**ЧТО НУЖНО СДЕЛАТЬ**.
a. Что заявил Мур, когда увидел мешки и сборы, судя по отрывку воспоминаний о Марине Цветаевой?
b. Продолжите отрывок воспоминаний о Марине Цветаевой сразу после его последней фразы.

**ИСТОЧНИК**.
^^^^^^^^^^^^^^^^
Воспоминания о Марине Цветаевой - Одоевцева Ирина Владимировна 55 стр.


Чтобы успокоить ее, я действительно тут же помчалась в домоуправление, но оно было закрыто — очевидно, на обед. Вернувшись, сказала Марине об этом и успокоила ее тем, что перед уходом еще раз схожу.

Потом стала мягко и даже робко уговаривать ее не уезжать. Я видела, в каком она состоянии, что раньше всего ее надо как-то успокоить. Очень помню ее глаза в этот день — блестящие, бегающие, отсутствующие. Она как будто слушала вас и даже отвечала впопад, но тем не менее было ясно, что мысли ее заняты чем-то своим, другим. И вся она была как пружина — нервная, резкая, быстрая. И все время говорила.

Я решила, что вечером с Мулей, который всегда на нее действовал успокаивающе, и она чувствовала в нем какую-то опору, может быть, удастся повлиять на нее.

Тут пришел Мур. Увидев мешки и сборы, он довольно грубо и резко заявил ей, что никуда не поедет и пусть она, если она хочет, едет одна.

После работы я опять была там, пришел и Муля. Наперебой мы доказывали ей, что если она все-таки хочет уехать, то не обязательно ехать завтра же, именно с этой группой писателей, что будут еще группы через неделю-другую, что за это время надо как-то подготовиться, продать какие-то вещи и поехать хотя бы с деньгами.

Она начала колебаться, но возражала, что вещи могут не так скоро продать в комиссионке. Муля предложил сдать вещи на мой паспорт и чтобы я, по мере продажи вещей, высылала ей деньги. Это ее очень обрадовало и как-то успокоило. Она дважды переспросила меня — согласна ли я это сделать, не боюсь ли я — и стала соображать, что продать, что взять с собой, что отдать на хранение каким-то ее старым знакомым, которые жили в каком-то бывшем монастыре, в подвальном этаже, который «не пробьют бомбы». По-моему, в бывшем Симоновском, а может быть, я ошибаюсь.

Кроме того, мы уговорили ее вынуть из мешков тряпки и стали доказывать, что с собой надо брать именно хорошие вещи, чтобы и там их можно было продать или просто поменять на продукты.
^^^^^^^^^^^^^^^^
**ИСХОДНЫЕ МАТЕРИАЛЫ**.
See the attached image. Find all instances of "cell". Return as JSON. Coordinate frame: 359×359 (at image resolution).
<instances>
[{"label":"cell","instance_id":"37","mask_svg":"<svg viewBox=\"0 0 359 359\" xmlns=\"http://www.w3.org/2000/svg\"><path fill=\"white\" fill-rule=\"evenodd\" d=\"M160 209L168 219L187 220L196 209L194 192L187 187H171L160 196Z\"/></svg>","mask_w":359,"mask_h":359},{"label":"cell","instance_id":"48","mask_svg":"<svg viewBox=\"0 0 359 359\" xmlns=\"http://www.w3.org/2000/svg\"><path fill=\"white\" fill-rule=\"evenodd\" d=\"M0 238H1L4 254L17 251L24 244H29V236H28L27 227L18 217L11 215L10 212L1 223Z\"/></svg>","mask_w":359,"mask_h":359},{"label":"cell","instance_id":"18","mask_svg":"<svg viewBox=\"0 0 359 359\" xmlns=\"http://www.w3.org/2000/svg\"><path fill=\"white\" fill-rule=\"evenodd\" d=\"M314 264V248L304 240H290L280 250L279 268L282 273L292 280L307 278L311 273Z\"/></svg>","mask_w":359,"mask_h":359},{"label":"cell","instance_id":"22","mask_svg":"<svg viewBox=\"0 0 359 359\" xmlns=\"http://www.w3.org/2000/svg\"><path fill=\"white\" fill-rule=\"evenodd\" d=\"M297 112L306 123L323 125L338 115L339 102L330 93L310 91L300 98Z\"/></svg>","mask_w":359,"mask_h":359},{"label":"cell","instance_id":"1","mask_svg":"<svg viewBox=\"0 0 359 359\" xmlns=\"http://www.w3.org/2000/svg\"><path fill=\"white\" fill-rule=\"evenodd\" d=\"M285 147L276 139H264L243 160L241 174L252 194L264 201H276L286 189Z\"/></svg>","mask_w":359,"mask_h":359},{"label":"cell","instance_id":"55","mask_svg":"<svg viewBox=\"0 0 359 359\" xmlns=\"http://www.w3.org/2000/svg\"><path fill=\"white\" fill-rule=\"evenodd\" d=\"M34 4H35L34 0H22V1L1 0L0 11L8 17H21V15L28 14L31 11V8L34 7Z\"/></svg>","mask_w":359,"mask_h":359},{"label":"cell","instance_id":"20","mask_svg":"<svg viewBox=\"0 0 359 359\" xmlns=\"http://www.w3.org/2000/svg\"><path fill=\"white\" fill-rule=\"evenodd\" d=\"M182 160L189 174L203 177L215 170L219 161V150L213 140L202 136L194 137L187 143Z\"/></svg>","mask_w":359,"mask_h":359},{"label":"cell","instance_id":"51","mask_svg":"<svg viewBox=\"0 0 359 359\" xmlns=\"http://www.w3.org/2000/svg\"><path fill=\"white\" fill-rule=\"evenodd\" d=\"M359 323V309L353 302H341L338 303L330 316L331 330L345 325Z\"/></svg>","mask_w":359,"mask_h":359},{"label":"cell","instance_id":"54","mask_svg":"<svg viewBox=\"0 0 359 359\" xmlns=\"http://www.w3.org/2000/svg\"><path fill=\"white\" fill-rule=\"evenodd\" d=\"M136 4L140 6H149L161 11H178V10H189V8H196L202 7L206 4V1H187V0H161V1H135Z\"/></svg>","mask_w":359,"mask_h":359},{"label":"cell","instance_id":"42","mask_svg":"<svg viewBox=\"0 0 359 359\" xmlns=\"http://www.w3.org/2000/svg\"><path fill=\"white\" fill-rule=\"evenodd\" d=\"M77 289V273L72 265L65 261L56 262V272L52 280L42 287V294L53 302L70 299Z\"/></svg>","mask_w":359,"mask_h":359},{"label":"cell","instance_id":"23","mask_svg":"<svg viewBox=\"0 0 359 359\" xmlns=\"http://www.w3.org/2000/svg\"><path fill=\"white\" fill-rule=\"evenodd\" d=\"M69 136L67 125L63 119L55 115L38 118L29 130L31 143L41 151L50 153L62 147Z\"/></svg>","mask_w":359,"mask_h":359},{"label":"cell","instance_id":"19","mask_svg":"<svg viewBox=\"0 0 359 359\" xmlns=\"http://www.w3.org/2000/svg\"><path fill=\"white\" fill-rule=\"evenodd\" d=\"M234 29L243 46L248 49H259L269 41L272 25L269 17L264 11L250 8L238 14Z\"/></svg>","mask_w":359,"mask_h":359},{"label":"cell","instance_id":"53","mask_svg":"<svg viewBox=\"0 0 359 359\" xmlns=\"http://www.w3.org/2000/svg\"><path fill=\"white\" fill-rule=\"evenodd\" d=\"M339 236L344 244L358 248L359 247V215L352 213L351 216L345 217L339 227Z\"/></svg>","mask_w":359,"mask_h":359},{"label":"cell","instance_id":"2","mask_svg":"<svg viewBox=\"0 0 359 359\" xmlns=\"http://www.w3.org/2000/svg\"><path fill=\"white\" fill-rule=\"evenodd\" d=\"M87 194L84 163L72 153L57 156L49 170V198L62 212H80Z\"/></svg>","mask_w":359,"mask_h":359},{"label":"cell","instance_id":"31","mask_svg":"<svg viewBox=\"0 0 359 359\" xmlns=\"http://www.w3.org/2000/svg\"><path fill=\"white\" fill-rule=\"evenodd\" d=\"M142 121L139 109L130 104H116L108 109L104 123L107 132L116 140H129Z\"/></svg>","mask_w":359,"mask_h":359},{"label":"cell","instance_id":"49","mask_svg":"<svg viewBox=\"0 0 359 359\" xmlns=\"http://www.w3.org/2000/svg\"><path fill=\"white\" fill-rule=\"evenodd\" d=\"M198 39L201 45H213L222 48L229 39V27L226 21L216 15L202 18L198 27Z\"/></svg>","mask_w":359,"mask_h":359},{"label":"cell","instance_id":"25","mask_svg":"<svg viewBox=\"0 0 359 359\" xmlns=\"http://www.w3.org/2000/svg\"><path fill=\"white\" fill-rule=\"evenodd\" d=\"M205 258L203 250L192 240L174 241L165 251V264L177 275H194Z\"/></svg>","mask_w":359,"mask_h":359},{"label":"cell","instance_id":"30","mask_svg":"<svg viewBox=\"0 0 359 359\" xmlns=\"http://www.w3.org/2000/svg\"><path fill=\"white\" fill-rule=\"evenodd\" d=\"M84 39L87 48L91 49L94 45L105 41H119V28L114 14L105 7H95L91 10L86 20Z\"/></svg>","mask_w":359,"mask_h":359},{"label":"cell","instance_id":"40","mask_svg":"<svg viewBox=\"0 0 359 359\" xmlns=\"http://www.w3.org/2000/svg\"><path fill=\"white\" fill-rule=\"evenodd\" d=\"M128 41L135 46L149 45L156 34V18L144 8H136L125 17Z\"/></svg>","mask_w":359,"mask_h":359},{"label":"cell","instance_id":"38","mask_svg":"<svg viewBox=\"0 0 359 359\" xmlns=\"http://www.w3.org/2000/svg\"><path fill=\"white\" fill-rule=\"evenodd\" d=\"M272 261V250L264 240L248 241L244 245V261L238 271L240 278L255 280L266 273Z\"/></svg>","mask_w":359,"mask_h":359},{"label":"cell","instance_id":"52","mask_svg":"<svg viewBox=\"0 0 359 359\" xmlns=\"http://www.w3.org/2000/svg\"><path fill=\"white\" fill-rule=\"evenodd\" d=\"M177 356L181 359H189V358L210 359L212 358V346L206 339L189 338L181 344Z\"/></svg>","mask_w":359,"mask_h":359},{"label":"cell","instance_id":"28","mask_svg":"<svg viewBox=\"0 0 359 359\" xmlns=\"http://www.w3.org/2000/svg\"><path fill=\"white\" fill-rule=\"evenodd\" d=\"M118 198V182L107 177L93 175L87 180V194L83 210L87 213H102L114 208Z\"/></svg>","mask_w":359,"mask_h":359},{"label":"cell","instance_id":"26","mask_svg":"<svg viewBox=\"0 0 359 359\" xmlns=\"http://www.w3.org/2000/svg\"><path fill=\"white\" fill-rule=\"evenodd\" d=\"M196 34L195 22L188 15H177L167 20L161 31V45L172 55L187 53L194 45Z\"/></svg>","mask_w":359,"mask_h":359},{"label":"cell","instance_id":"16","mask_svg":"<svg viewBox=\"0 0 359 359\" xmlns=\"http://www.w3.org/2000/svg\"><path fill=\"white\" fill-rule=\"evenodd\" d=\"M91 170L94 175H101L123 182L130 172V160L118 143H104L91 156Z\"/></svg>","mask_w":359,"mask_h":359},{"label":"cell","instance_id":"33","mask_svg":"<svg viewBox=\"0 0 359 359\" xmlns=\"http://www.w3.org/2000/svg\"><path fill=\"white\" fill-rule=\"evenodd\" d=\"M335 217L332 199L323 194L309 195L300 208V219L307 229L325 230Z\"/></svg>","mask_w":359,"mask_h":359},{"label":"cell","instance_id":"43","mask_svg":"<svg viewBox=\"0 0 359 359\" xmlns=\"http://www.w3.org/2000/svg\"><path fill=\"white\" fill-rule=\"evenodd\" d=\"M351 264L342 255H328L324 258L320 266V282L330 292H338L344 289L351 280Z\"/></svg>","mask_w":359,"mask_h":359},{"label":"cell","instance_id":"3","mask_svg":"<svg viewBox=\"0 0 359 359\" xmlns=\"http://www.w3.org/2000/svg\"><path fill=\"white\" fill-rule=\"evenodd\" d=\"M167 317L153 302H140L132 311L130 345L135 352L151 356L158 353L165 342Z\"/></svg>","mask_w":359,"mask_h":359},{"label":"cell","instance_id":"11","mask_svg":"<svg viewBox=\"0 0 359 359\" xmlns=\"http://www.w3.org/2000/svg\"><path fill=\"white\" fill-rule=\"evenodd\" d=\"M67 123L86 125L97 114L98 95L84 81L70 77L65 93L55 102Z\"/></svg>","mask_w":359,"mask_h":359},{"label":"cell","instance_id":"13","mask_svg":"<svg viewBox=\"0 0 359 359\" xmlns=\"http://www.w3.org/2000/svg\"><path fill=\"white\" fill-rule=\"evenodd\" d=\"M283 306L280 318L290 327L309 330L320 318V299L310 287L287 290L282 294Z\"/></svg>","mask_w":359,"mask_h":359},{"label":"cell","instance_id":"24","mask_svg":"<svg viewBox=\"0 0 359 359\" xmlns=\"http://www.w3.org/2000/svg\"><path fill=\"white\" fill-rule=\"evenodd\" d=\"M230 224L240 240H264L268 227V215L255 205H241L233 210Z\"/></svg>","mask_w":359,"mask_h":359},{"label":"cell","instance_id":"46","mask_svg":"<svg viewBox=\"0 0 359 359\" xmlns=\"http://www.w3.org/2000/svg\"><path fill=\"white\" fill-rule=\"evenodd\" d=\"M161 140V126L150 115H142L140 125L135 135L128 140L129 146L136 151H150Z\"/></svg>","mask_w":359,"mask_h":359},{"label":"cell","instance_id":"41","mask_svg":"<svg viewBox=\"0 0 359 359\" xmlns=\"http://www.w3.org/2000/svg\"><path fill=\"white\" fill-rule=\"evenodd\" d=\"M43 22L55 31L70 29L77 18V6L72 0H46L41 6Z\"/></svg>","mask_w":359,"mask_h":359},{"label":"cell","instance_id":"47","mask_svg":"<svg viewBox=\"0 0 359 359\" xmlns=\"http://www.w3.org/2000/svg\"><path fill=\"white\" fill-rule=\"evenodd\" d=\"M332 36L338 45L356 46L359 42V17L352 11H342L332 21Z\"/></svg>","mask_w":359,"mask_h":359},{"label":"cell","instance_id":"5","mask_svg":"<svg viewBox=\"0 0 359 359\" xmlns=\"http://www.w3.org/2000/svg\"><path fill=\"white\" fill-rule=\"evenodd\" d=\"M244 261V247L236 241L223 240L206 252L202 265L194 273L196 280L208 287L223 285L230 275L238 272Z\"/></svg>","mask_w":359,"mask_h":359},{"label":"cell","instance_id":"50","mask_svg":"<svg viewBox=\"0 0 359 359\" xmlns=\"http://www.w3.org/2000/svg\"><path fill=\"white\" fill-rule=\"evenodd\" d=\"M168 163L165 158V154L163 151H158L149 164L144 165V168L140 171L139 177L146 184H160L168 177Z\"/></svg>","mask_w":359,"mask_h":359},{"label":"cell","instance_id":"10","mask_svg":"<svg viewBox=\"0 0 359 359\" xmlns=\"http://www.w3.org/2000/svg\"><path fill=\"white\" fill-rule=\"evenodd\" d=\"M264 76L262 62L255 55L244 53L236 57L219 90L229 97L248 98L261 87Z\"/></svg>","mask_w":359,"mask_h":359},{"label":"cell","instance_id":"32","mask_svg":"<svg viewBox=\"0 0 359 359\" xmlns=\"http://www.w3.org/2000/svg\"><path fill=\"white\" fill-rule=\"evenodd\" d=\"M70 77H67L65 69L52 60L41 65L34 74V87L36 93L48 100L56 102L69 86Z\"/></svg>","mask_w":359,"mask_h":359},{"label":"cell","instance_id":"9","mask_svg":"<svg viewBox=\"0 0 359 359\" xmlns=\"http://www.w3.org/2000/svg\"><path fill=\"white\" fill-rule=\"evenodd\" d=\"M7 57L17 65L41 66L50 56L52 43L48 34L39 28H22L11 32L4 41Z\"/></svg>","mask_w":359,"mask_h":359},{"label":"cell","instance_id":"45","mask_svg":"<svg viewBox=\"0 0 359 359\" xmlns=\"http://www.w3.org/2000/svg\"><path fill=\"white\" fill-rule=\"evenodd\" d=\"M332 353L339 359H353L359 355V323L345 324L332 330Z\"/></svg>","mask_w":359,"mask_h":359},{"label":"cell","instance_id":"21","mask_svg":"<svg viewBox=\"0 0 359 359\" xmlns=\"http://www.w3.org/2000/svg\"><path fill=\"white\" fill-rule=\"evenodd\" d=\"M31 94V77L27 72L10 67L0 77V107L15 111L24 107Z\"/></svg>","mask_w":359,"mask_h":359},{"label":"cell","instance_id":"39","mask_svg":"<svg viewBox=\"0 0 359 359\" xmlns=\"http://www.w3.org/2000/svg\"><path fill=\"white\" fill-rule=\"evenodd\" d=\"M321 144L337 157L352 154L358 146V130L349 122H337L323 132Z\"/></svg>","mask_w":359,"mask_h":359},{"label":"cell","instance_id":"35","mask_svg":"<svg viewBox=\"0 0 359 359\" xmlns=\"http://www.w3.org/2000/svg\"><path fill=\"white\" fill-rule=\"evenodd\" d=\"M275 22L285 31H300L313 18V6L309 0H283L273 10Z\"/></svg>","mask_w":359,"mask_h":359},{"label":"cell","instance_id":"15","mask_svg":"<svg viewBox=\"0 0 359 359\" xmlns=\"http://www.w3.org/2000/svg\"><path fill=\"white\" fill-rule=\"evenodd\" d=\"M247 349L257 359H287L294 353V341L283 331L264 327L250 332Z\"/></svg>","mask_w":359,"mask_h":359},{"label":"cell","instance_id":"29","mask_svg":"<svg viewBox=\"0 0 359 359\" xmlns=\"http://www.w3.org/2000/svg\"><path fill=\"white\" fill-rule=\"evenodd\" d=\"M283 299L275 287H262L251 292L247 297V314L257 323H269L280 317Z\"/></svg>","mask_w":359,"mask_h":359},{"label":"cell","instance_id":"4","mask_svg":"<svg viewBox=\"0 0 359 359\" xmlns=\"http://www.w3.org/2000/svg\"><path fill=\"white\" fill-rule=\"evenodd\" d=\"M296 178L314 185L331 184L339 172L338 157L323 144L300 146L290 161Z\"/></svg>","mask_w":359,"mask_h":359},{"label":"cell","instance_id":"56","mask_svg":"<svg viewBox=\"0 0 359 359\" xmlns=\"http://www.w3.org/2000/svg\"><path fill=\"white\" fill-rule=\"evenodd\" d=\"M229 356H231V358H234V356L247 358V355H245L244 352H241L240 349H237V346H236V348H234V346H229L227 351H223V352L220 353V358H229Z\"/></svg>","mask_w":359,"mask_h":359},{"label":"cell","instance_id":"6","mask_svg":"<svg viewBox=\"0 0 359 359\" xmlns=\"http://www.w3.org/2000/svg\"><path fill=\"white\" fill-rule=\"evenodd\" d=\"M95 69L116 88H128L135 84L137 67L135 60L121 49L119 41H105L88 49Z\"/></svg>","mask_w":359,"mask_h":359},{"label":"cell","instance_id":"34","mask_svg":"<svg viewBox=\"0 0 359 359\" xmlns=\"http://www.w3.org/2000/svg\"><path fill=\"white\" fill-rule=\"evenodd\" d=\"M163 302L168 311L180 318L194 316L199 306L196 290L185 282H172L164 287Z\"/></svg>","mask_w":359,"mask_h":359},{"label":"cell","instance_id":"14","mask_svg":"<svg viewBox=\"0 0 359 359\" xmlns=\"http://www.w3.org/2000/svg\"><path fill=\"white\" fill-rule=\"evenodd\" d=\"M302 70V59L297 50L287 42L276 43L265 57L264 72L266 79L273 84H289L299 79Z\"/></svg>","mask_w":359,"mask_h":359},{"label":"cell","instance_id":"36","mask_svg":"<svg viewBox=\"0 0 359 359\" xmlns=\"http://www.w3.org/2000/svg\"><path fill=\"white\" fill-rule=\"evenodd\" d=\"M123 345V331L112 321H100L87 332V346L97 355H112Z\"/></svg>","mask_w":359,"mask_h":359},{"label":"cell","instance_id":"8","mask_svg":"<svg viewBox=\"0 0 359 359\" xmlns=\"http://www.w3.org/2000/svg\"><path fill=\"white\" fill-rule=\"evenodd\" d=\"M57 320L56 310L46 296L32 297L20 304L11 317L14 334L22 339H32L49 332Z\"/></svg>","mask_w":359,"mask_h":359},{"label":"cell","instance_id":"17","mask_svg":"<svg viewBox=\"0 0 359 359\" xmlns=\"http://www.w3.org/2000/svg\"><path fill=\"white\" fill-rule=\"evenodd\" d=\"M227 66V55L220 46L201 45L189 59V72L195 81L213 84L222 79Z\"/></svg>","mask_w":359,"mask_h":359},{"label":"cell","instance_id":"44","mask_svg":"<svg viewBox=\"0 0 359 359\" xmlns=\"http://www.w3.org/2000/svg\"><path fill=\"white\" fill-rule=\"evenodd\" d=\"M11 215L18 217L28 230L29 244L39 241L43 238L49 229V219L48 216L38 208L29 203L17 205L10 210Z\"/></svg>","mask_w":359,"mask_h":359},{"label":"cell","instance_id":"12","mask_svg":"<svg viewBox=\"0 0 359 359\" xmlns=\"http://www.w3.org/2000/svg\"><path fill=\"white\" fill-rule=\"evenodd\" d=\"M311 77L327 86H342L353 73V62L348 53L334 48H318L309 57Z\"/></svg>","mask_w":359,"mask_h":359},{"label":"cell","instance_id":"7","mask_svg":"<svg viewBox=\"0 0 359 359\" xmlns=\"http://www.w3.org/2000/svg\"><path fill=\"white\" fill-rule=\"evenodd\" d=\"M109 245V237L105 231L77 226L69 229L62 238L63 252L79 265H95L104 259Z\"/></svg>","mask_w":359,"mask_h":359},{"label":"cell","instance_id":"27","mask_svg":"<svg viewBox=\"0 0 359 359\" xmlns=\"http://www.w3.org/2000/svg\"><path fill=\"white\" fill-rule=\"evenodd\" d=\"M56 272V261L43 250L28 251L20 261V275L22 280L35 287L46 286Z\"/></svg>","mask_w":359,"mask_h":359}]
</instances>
^^^^^^^^^^^^^^^^
**ОТВЕТЫ ПО ЗАДАНИЯМ**.
a. Что он никуда не поедет, а она, если хочет, пусть едет одна.

b.
Состояние ее и вечером мне очень не понравилось; возбуждение не проходило, глаза лихорадочно бегающие; то она быстро со всем соглашалась, но тут же опять возражала, то опять как будто соглашалась. Мы пробыли там до поздней ночи, то есть до того времени, позже которого нельзя было ходить по улицам. Уговаривали втроем — и Муля, и Мур, и я. Под конец она сдалась, успокоилась, уже ровным голосом сказала, что согласна с нами, что поедет позже с другой группой, что Муля должен узнать завтра же в Союзе писателей, когда намечается отъезд следующей партии писателей и их жен, а пока постарается кое-что продать и собраться как следует. Мы договорились с ней твердо в воскресенье с утра пойти вместе в комиссионку и сдать вещи на продажу. Она как-то даже повеселела.

Незадолго до нашего ухода к ней пришли какие-то старухи, как выяснилось потом, те самые, что жили в монастыре.

Расставаясь, она крепко меня обняла и поцеловала.

На следующий день утром; как только я пришла на работу, раздался телефонный звонок. Звонил Муля: «Нинка, Марина Ивановна в шесть утра сегодня уехала в Елабугу…» — голос у него был глухой, усталый и даже какой-то тоскливый. Я совершенно пришибленная опустилась на стул.

Потом он ко мне зашел и рассказал, что узнал от соседей: Марина всю ночь судорожно собиралась, ссорилась с Муром, но настояла на своем; к шести утра за ними приехал грузовик (наверное, она все же созвонилась с союзом), и она уехала вместе с Муром.

Больше я ее не видала. О ее смерти я узнала от какого-то писателя, пришедшего в Сценарную студию. Кто это был, не помню, но помню, как он вошел в большую угловую комнату студии — кабинет главного редактора Николая Аркадьевича Коварского, где было много народу, тогда, в начале войны, без конца толпившегося в студии, — мне кажется, были там тогда Шкловский, Исаев, Коварский, Прут и еще кто-то — и сказал: «Вы слышали, повесилась Марина Цветаева!»

Помню жуткую тишину, наступившую в комнате.

Сказал, что маму после смерти не видел, что не мог, не было сил войти в избу, где она лежала. Не помню, ходил ли он ее хоронить.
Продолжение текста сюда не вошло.